Crypto Rover|5月 27, 2026 14:40
🚨 THE STOCK MARKET IS FLASHING THE SAME WARNING SIGNAL SEEN BEFORE EVERY MAJOR CRASH SINCE 1984.
And right now, it is happening again.
A 40-year chart of the US 10-Year Treasury yield shows the same pattern repeating over and over again.
Before the 1987 stock market crash, the dot-com collapse, the 2008 financial crisis, the 2018 selloff, and the 2022 bear market, bond yields spiked sharply higher first.
The reason is simple.
Stocks and bonds compete for the same money.
When Treasury yields rise, large investors can suddenly earn high “risk-free” returns from government bonds.
That pulls money away from stocks. And the more expensive the stock market becomes, the more dangerous that shift gets.
Right now, the US 30-year Treasury yield has surged to 5.20%. That is the exact same level seen in 2007 right before the Global Financial Crisis.
But today’s stock market is even more overvalued than it was back then.
The Buffett Indicator is now around 234% of GDP. Before the 2008 crash, it was around 105%. The Shiller CAPE ratio is near 40. The only time valuations were higher was during the 1999 dot-com bubble.

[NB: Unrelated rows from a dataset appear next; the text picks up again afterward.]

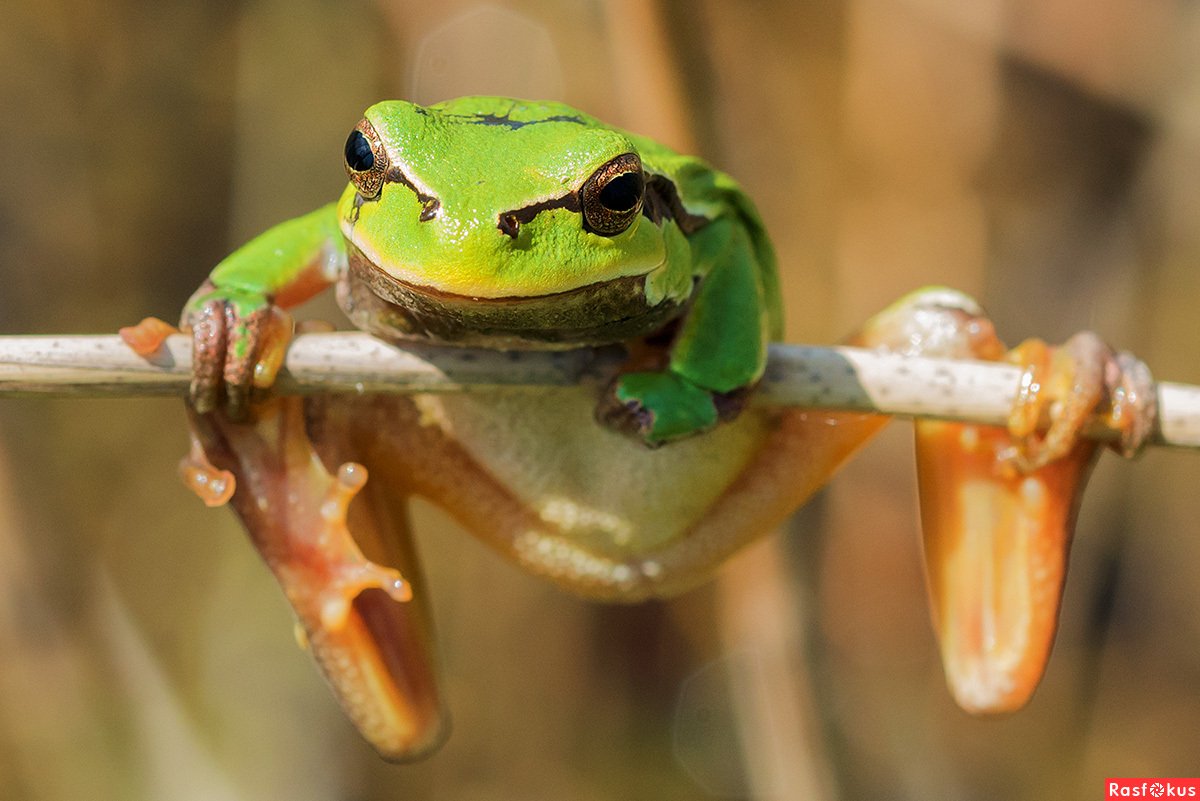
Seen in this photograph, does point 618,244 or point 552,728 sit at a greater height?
point 618,244


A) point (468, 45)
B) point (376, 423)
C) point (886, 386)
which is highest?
point (468, 45)

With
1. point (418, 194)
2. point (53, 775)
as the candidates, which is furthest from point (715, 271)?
point (53, 775)

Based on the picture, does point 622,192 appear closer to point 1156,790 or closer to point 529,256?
point 529,256

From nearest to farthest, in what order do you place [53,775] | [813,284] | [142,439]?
[53,775] → [142,439] → [813,284]

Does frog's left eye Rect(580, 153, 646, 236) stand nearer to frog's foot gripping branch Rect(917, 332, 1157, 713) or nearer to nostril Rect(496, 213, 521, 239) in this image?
nostril Rect(496, 213, 521, 239)

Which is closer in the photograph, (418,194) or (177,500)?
(418,194)

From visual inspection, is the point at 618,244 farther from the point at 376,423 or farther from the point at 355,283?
the point at 376,423

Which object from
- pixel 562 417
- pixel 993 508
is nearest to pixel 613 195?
pixel 562 417
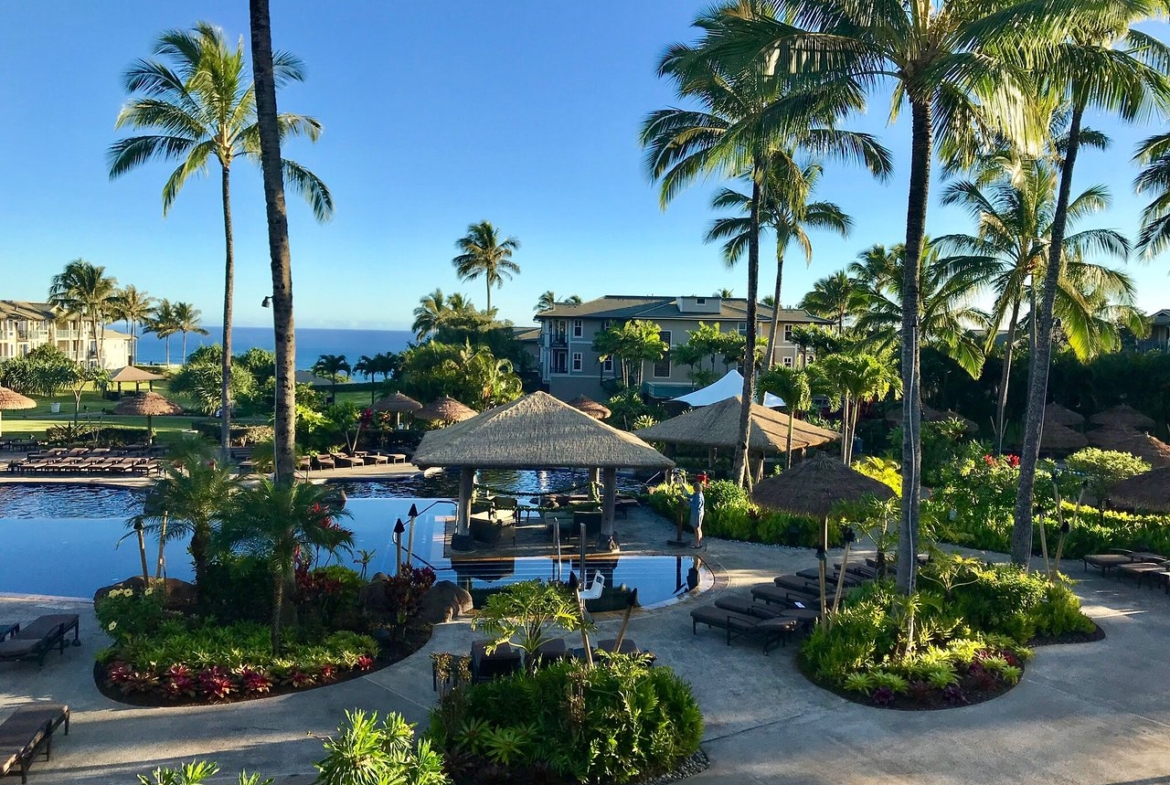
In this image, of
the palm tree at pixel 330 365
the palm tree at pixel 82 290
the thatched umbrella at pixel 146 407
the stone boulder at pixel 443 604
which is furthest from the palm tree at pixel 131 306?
the stone boulder at pixel 443 604

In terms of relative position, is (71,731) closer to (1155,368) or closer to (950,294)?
(950,294)

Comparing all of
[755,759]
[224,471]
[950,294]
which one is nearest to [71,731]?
[224,471]

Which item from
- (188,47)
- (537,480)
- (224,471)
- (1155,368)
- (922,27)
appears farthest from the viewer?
(1155,368)

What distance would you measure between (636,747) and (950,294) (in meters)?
21.1

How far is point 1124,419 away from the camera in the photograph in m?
33.1

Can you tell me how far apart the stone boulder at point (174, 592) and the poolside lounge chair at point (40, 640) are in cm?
54

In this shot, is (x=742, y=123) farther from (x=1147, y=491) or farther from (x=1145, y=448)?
(x=1145, y=448)

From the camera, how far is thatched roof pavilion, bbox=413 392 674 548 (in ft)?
53.0

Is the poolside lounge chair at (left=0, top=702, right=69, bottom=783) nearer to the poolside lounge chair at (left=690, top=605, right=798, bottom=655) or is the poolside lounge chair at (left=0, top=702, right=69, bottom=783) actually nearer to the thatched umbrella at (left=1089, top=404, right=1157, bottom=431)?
the poolside lounge chair at (left=690, top=605, right=798, bottom=655)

This is creating a massive problem for equities.
Stocks are no longer offering enough return compared to bonds. The Equity Risk Premium has now fallen to around -1.5%. That means investors are taking significantly more risk in stocks while earning less return than long-term Treasuries.
The last time this happened was during the 2000-2002 tech collapse.

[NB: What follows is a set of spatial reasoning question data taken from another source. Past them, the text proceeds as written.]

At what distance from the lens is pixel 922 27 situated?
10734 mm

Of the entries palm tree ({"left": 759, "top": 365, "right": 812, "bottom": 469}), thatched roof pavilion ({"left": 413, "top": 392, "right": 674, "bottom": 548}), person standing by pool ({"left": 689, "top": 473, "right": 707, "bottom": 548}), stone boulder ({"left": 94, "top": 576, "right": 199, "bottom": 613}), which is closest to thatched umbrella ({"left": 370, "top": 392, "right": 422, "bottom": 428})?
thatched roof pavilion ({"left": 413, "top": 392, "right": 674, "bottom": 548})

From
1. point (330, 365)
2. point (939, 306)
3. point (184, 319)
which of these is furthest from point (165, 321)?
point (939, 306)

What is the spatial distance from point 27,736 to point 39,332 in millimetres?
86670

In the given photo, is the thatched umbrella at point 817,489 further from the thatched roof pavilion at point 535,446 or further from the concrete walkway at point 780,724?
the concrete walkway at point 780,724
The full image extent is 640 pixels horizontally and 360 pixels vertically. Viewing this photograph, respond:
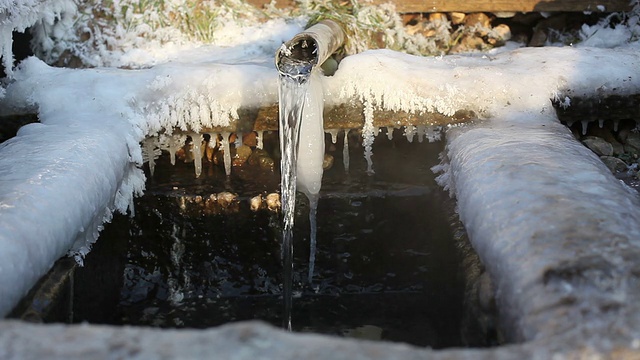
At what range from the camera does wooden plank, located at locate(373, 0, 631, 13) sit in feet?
18.2

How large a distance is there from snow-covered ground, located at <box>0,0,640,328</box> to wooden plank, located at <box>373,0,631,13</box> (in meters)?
0.78

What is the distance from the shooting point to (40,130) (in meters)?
3.79

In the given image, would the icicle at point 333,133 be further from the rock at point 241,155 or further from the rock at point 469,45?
the rock at point 469,45

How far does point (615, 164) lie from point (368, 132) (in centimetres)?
144

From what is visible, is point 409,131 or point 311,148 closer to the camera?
point 311,148

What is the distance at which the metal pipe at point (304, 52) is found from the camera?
3949mm

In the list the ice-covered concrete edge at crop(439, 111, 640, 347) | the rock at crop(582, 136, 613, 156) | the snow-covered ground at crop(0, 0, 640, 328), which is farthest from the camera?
the rock at crop(582, 136, 613, 156)

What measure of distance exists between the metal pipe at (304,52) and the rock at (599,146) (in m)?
1.71

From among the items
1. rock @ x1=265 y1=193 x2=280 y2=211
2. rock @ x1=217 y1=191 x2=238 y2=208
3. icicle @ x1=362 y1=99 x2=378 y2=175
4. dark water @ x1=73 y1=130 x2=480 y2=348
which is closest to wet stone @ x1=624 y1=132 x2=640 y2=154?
dark water @ x1=73 y1=130 x2=480 y2=348

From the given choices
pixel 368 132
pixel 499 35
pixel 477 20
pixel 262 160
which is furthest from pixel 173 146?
pixel 499 35

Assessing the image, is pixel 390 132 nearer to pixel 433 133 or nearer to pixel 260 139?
pixel 433 133

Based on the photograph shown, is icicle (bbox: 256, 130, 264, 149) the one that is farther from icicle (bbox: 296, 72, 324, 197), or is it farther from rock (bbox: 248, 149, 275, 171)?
icicle (bbox: 296, 72, 324, 197)

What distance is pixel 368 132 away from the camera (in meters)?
4.31

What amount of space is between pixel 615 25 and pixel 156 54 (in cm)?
357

At the same time, the drivers behind rising yields are becoming more dangerous.
US national debt has now crossed $38 trillion. Annual interest payments are above $1 trillion for the first time ever. Oil prices are also surging again as tensions involving Iran continue pushing inflation risks higher.
And global bond markets are starting to break together.

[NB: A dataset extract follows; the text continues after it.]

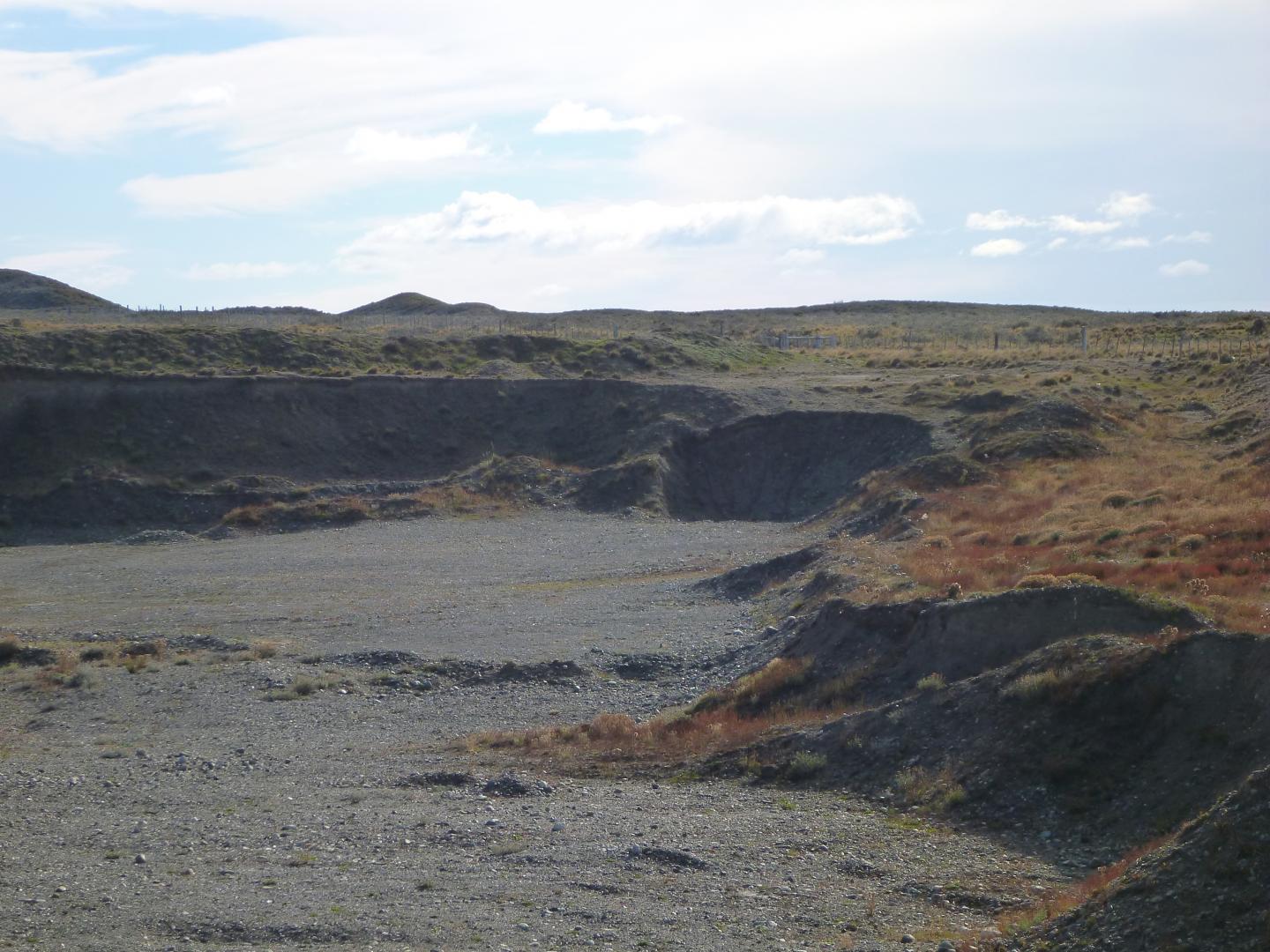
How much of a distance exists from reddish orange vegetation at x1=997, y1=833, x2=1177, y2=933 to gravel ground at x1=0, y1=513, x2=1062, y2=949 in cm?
32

Japan’s long-term bond yields just hit the highest levels in decades. UK bond yields are near multi-decade highs. Global borrowing costs are rising everywhere at the same time.
This puts the Federal Reserve in a very difficult position.
If the Fed cuts rates too early, inflation can surge again. If it keeps rates high, borrowing costs continue crushing housing, businesses, consumers, and government finances.
That is why rising yields become so dangerous late in a cycle.
They slowly remove liquidity from the entire system.
And today’s market is heavily dependent on AI stocks, mega cap tech, aggressive valuations, cheap refinancing, and speculative positioning.
The exact same conditions that become vulnerable when yields keep rising.
The 40-year yield chart now ends with a large red question mark at today’s levels.
History shows markets usually ignore rising yields for a while.